Many of the Gardens tuck up against urban distress, or the occasionally stinky Doan Brook.

And that’s part of what else I cherish about the gardens: the unexpectedness. So many people tell me, if they even know of the Cleveland Cultural Gardens, that they have driven by and haven’t stopped.

Yeah: it's tough to pull over. They're seemingly disorganized in presentation. You aren’t looking for them so they blur in your taillights. Tossed aside with thoughts of going back one day.

But for me I do go back, many days, riding bikes with son Noah, stopping here and there to look at Gandhi or Dante, Madame Curie, some guy named Masryk, stern looking Germans, different shapes and sizes of ideas and desires, fountains either filled or not, less frequently taking in monuments of abstract inspiration. We walk among the weighty feelings of national pride in the age of a borderless web-based world.

When you visit the Gardens it’s tempting to contrast the prominently displayed white-hot language of universal brotherhood with the cold reality of messy world politics. The Gardens try to sing in one voice, but power-mad humans take it way off key.

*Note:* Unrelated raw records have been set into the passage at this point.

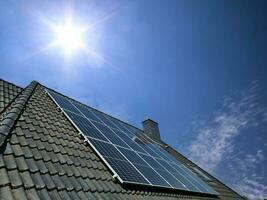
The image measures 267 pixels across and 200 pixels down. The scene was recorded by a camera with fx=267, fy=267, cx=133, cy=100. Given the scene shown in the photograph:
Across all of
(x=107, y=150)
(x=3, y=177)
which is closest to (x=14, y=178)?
(x=3, y=177)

Irrespective of any cynical rain, these gardens bloom every year, testaments to something about better natures, reminders of alternatives to destruction. To me part of the Garden’s exquisite nature is that it tries to be the kind of world we say we want -- growing closer instead of running scared. 

Dedicated folks shine an occasional bright light on the Gardens, whether by festival or proclamation. Does the bright light last? Not much, it seems, but it will never be extinguished. I know the gardens will remain tight to my heart; I even ended up getting married there.  

I choose to affirm the truth of the Garden’s sights and smells, ears open, eyes forward -- one world. Because the Cleveland Cultural Gardens, to a zealot like me, is a place made of magic and wonder. That’s the deal.